Pour moi on se fait quand même défoncer la gueule tous les matins au petit déj, que ça soit les lois, que ça soit… – on pourra rentrer dans le détail tout à l’heure je pense de toutes ces problématiques-là –, mais ce que je veux dire c’est que tous les matins arrivent des contre-mesures par rapport au monde qu’on essaye de construire et arrivent des contre-discours par rapport au ??? qu’on essaye d’inventer : le monde du premier de cordée ce n’est pas le mien, le monde de la start-up nation ce n’est pas le mien, le monde de Parcoursup ce n’est pas le mien – oui Parcoursup est hébergé sur Framagit, comme je le disais dans la conférence d’avant on fait la différence entre héberger quelque chose et être contre quelque chose ; enlever 5 euros d’APL, forcément pour des étudiantes et des étudiants qui potentiellement pourraient travailler, eh bien c’est con à dire mais s’il faut qu’ils aillent chercher à bouffer, c’est un peu plus compliqué pour eux et on ne peut pas leur en vouloir de ne pas développer.
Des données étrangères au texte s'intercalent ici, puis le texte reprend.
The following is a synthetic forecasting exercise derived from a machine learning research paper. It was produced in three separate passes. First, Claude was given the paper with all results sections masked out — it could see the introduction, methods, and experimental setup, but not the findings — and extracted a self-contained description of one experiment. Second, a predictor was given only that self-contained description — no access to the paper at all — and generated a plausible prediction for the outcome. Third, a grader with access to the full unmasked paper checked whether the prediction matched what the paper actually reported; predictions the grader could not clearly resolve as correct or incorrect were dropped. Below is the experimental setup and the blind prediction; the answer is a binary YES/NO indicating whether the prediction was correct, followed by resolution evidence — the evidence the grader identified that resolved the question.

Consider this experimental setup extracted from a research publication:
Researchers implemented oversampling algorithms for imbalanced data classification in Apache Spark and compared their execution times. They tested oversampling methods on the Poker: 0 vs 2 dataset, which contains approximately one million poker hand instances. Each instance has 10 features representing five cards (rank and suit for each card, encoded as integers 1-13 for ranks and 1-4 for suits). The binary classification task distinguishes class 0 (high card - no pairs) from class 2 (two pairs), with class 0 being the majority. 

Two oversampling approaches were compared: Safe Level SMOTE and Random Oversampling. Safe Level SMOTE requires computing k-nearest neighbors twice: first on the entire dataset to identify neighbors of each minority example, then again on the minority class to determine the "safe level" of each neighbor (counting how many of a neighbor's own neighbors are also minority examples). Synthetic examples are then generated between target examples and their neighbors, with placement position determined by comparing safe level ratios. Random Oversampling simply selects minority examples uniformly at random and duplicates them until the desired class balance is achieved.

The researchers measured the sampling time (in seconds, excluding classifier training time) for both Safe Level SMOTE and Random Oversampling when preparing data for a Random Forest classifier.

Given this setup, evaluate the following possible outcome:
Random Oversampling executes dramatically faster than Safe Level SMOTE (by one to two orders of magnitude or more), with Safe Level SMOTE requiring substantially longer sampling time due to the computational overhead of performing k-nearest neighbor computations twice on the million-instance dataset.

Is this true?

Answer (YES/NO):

On sous-estime systématiquement les opposants à notre modèle.
Je ne suis pas si vieux que ça mais enfin ça fait quand même maintenant quelques dizaines d’années, je peux les compter en deux dizaines, que je suis dans le milieu du logiciel libre et que j’utilise des logiciels libres, et on arrive à parler de nous, on arrive à documenter ce qu’on fait, etc. Je trouve qu’on n’a pas fait un très gros travail de documentation sur les histoires, les objectifs, les dynamiques et les moyens mis en place par les GAFAM, notamment moi je suis assez surpris – alors ça commence à percer il y a des travaux notamment de sociologues et d’économistes qui commencent sur le capitalisme de surveillance, mais ce sont des travaux de recherche, donc ils prennent du temps. Ce sont des gens qui sont bien plus pointus que nous mais du coup le temps que leurs travaux soient publiés ! Je prends par exemple, je vous parlais tout à l’heure dans la conférence d’avant de Shoshana Zuboff qui, on va dire, est un petit peu la spécialiste du capitalisme de surveillance, elle va là publier un livre qui va être en anglais, mais le temps qu’il soit traduit, etc., sur le capitalisme de surveillance, eh bien il se passe beaucoup de temps et en attendant on ne voit pas venir concrètement quelles sont les actions que mettent en place les entreprises du capitalisme de surveillance et les structures du capitalisme de surveillance.

Je prends juste un cas, le Embrace, Extrend & Extinguish qui est une doctrine qui a été dite ou affirmée par un juge lors d’un jugement de Microsoft je crois que c’est en 95 ; un juge américain qui disait « la méthode de Microsoft c’est Embrace, Extrend & Extinguish » donc « adopter, étendre et étouffer », c’est typiquement ce qu’ils vont faire avec GitHub par exemple. On peut se dire on s’en fout, GitHub ce n’est pas un site libre, etc., oui très bien ! On voit bien qu’ils sont en train de récupérer l’open source, donc ils adoptent aujourd’hui les technologies de l’open source parce qu’elles sont efficaces ; ils vont les étendre, comment ? On commence à voir des pistes, mais on voit bien qu’ils vont récupérer un certain nombre de choses. Je discutais avec un des responsables de Microsoft il n’y a pas longtemps et il disait « du modèle Freemium, du modèle où on vous rajoute de l’intelligence artificielle, etc. », sauf que ça sera l’intelligence artificielle de Microsoft. Donc les codes open source déposés sur GitHub vont être traités par de l’intelligence made in Microsoft qui, elle, ne sera pas open source. Donc c’est vraiment : ils ont adopté, ils vont étendre et, à la fin, leur objectif est évidemment d’étouffer le mouvement que nous portons.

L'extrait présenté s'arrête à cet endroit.